_TASK INSTRUCTIONS_
Copy the listing below line for line, leaving out the pictures.

_GIVEN DATA_

▬▬▬▬▬▬

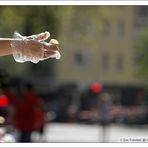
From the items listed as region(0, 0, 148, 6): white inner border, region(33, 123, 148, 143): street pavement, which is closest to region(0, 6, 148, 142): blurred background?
region(33, 123, 148, 143): street pavement

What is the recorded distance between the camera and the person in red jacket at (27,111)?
8172mm

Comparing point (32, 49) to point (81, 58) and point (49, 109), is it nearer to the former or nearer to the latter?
point (49, 109)

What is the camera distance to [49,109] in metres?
27.7

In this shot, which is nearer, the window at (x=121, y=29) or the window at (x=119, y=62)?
the window at (x=121, y=29)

▬▬▬▬▬▬

_SOLUTION TO THIS EXERCISE_
From the items listed as region(0, 0, 148, 6): white inner border, region(33, 123, 148, 143): street pavement, which is closest to region(0, 6, 148, 142): blurred background?
region(33, 123, 148, 143): street pavement

What is the recorded distance between the camera and the person in red jacket at (27,111)?
8172mm

Comparing point (32, 49) to point (81, 58) and point (49, 109), is it nearer to the former or nearer to the latter?
point (49, 109)

What is the camera distance to [49,109] in metres?
27.7

In this shot, which is nearer, the window at (x=121, y=29) or the window at (x=119, y=62)?
the window at (x=121, y=29)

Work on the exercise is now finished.